I agree with most of the points here, although I've never seen anyone seriously attempt regression on residuals (instead of multiple regression) outside of an introductory regression course. (Actually, I graded a homework problem on it just last week.)

With all the data collected by tech companies these days, I'd be worried about other problems. It's easy to dig through loads of variables looking for correlations, and you'll inevitably find false positives. If you dig deep enough in your data, looking for differences in conversion rates between Southeast Asian Chrome users and Nordic users of Opera Mini, then you'll also have poor statistical power and end up with wildly exaggerated results.

(I am slightly biased here because I have written an entire book on the subject: http://www.statisticsdonewrong.com/)

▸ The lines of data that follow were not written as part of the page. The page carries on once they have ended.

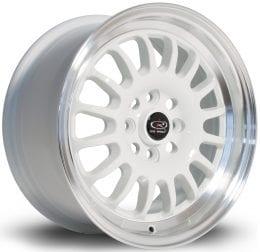 Rota - TrackR (White / Polished Lip)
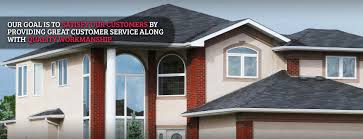 roofing rochester mn joe tlougan roofing inc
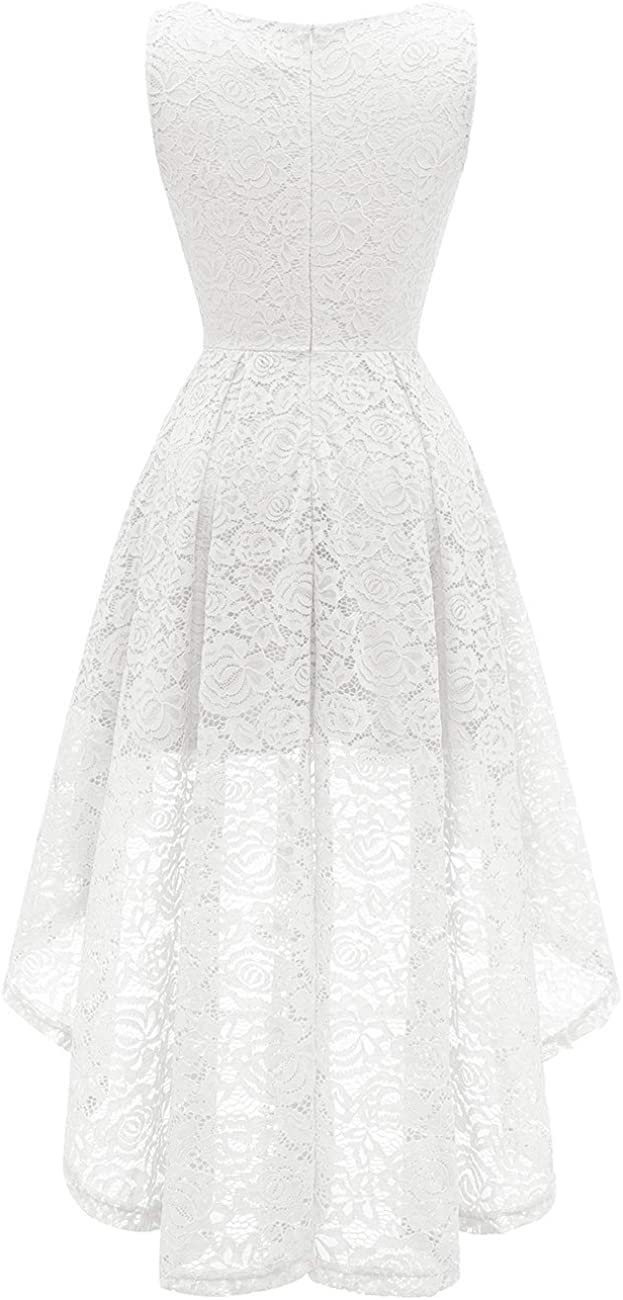 Bridesmay Women's Elegant V-Neck Vintage High Low Sleeveless Floral Lace Cocktail Party Swing Dress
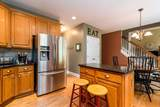 1490 Mill Place Dr - Photo 22
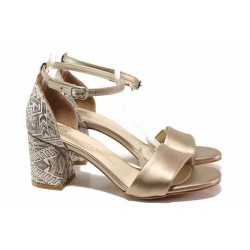 Елегантни дамски сандали, стабилен ток, плавна извивка на хдилото, подвижна каишка с катарама над свода / ФА 869-20 злато / MES.BG
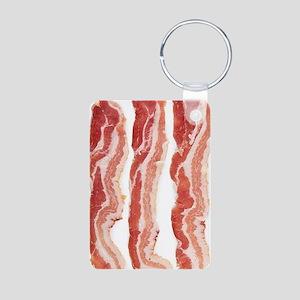 bacon-in-streifen Aluminum Photo Keychain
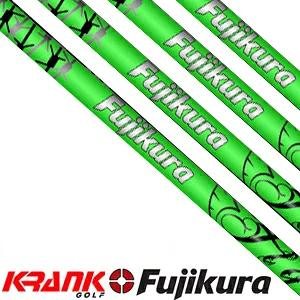 【KRANK GOLF/クランクゴルフ オリジナル 長尺】【Fujikura/フジクラ社製】Flywire フライワイヤー シャフト FREX、X、XXX シャフト48インチ【HTCLDS】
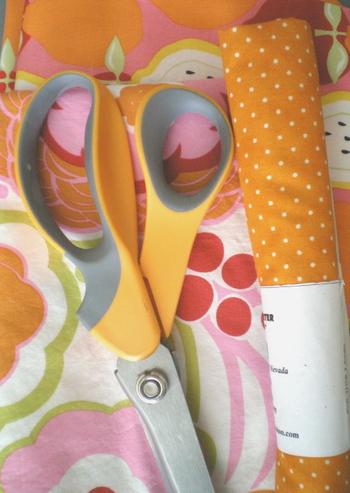 Scissors_fabric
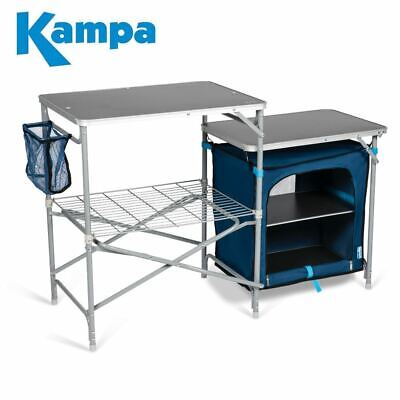 £65.95 • Buy Kampa Commander Field Fold-Up Kitchen Unit Camping, Tents, Awnings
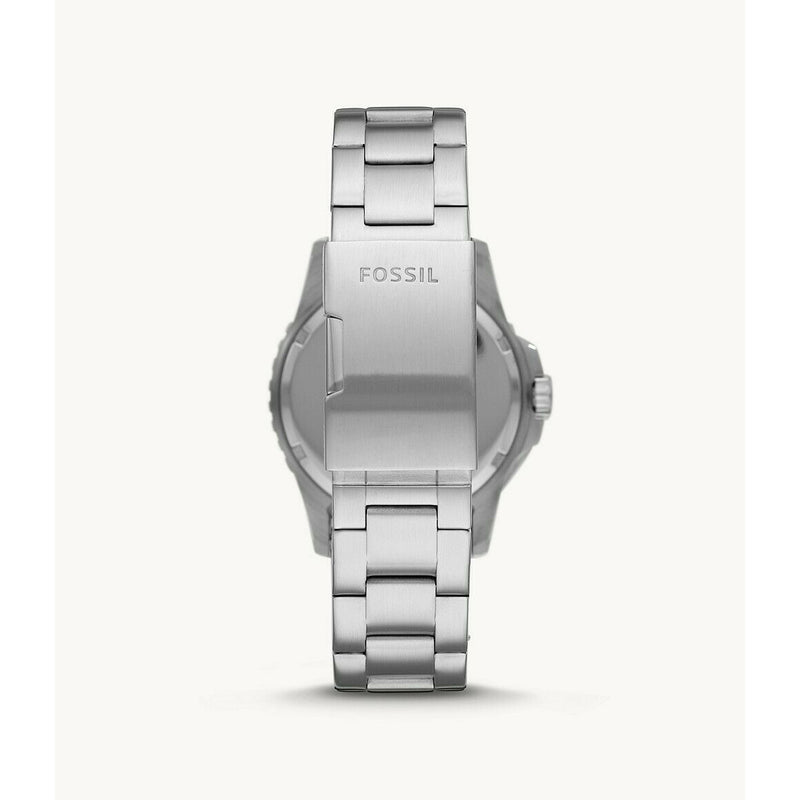 FOSSIL DIVER FS5657 STAINLESS BRACELET BLACK DIAL WITH DATE WINDOW 2 COLOR BEZEL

The paper is old, and regression on residuals was much more common back in the day. There were notable dust-ups within some small subsets of the physics community due to its use in a few cases.

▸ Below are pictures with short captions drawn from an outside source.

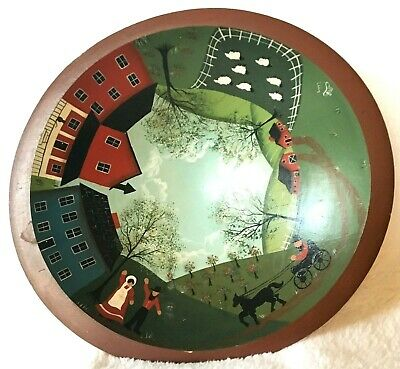 Vintage Wood Bowl Folk Art Amish Scenes Hand Painted Signed And Dated 1986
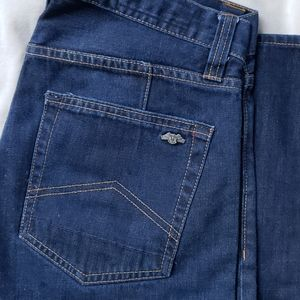 Armani Exhange Relaxed Straight Jeans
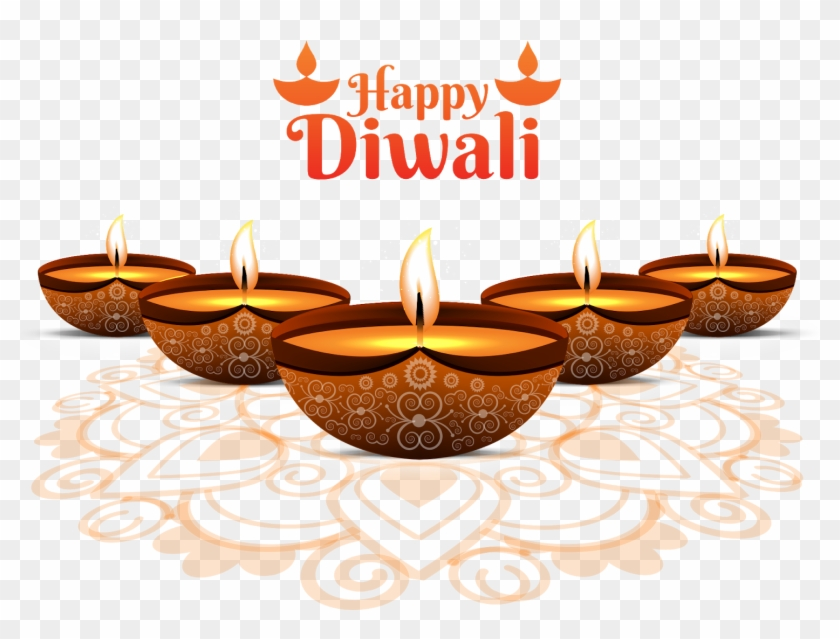 Diwali 2019 Stickers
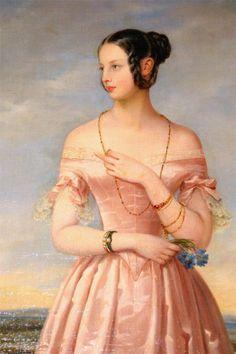Alexandra Nikolaievna by C. Robertson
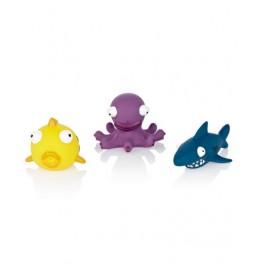 Speedo Squirty Toys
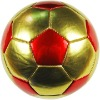 laser mini soccer ball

Your book looks like a good read. It's always nice to see someone talk about stopping rules in particular, which is one of the nastiest problems in experiment design for both practical and theoretical reasons--the practical problem is really one of economics, and we just don't train researchers properly for that.


This paper was just published this year in a reputable journal, and highlighted ongoing misunderstandings about what regressing on residualized variables actually does: http://www.clas.wayne.edu/Multimedia/wurm/files/Wurm%20%26%2...

The problem continues, for sure!


Oh, that's interesting, thanks. It's amazing what weird strategies people come up with when analyzing their data.


Thanks for posting the link to your book--it's interesting reading.

There seems to be a fairly common error within:

> One 1992 telephone survey estimated that American civilians use guns in self-defense up to 2.5 million times every year – that is, about 1% of American adults have defended themselves with firearms.

We cannot simply divide the event count by the population count, because a single person may have used a gun more than once in a year. In fact, someone who has used a gun during the year is more likely to use one later in the year than someone who has not yet used one, because some people live in dangerous areas, are themselves belligerent, or both.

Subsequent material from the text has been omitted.